My first rabbit passed away in early 2011, before I joined the forum. I wanted to post a tribute to him. 

He was a rescued standard red rex. He was a house bunny and our family's mascot. God I miss him. 







Binky free, buddy. You're the reason I have Gubs and Molly in my life now. :hug: Thanks for opening the door for me. 


























God..you were so fat. I'm so, so sorry.










But let's face it...you always stole unsuspecting sandwich bread. 

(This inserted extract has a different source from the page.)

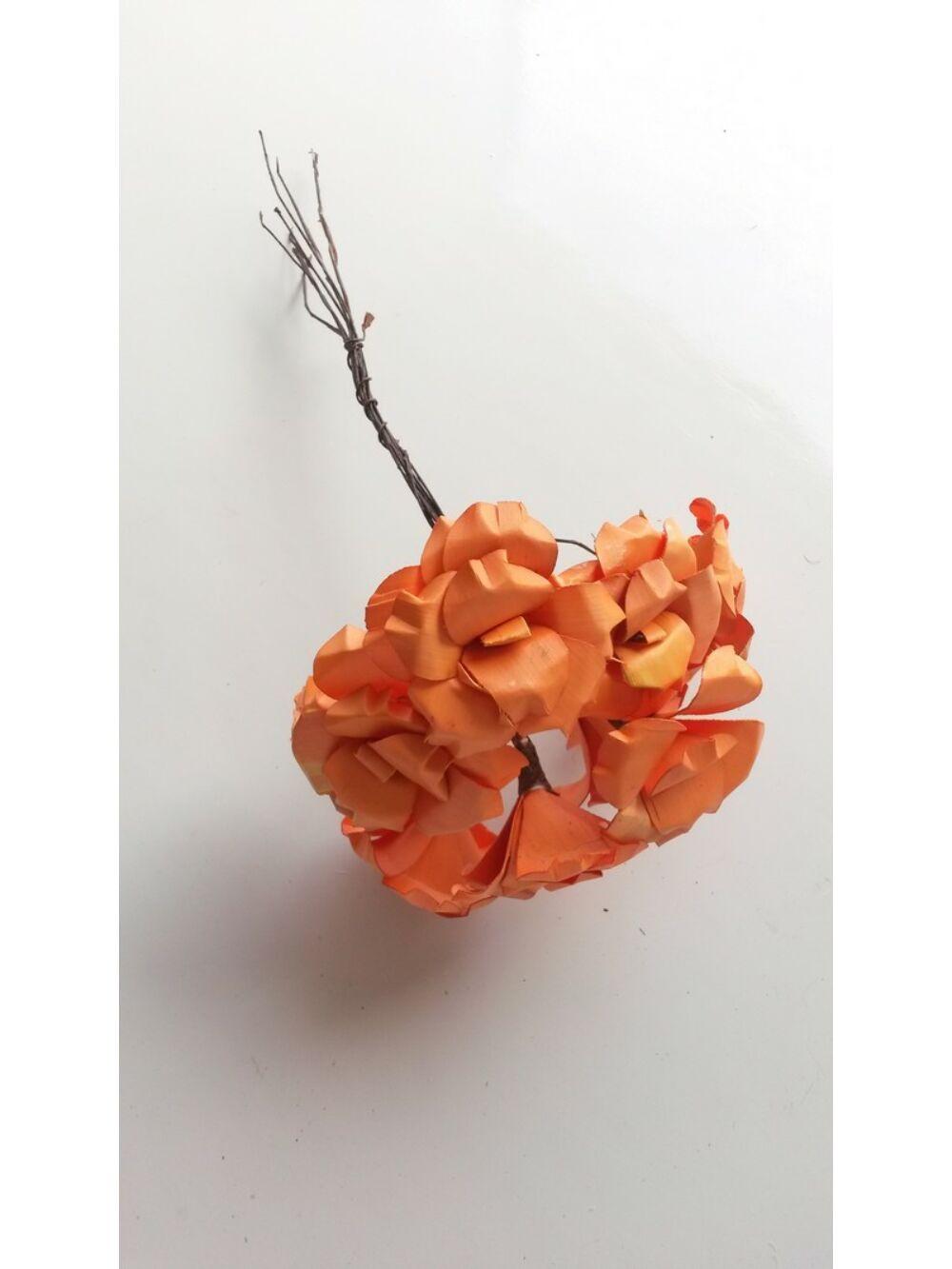 Fa tölcsérvirág-Narancs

Thank you for being my friend. 






:hearts::thumbup


----------



## audrinasmommy88 (Mar 14, 2012)

Aww! those are great pictures. Im so sorry for your loss. Binky free! I love Rex's. I have a female.


----------



## gmas rabbit (Mar 14, 2012)

Beautiful photos, what incredible memories.


----------



## Bunny parents (Mar 14, 2012)

We're so sorry for your loss. The pictures of him are precious. I absolutely love the third and the fifth one where you two took a pic together. I love how he closed his eyes. He looked so happy. 
RIP, little one. :rose:


----------



## Samara (Mar 14, 2012)

Thanks guys


----------



## Nancy McClelland (Mar 14, 2012)

We're so sorry you had to say goodbye to your beautiful bunny.


----------



## LakeCondo (Mar 14, 2012)

In a couple of the outdoor ones he looks like a squirrel with long ears.


----------



## ZRabbits (Mar 15, 2012)

So sorry for the loss of your sweet Bailey. But he gave you something that will last a lifetime. The love of Rabbits! This can never be found in a book. 

Love that last pic. Truly shows the bond you both so lovingly nurtured.

I wish people would realize how special these little creatures are. 

K


----------



## Samara (Mar 15, 2012)

:big kiss:

I'm so glad to have found this forum. The support is amazing and there's always something new to learn and pictures to squee at. 

I'm glad I had a place to make an ode to Bails. He was a champ. When I miss him terribly I spend time with my current wee bubs and it helps build the bond with them. 

WOO RABBITS!!!! 

:yahoo:


----------



## Samara (Mar 15, 2012)

LakeCondo wrote:


> In a couple of the outdoor ones he looks like a squirrel with long ears.



There's no doubt in my mind he would have gobbled peanuts if they had ever been offered!


----------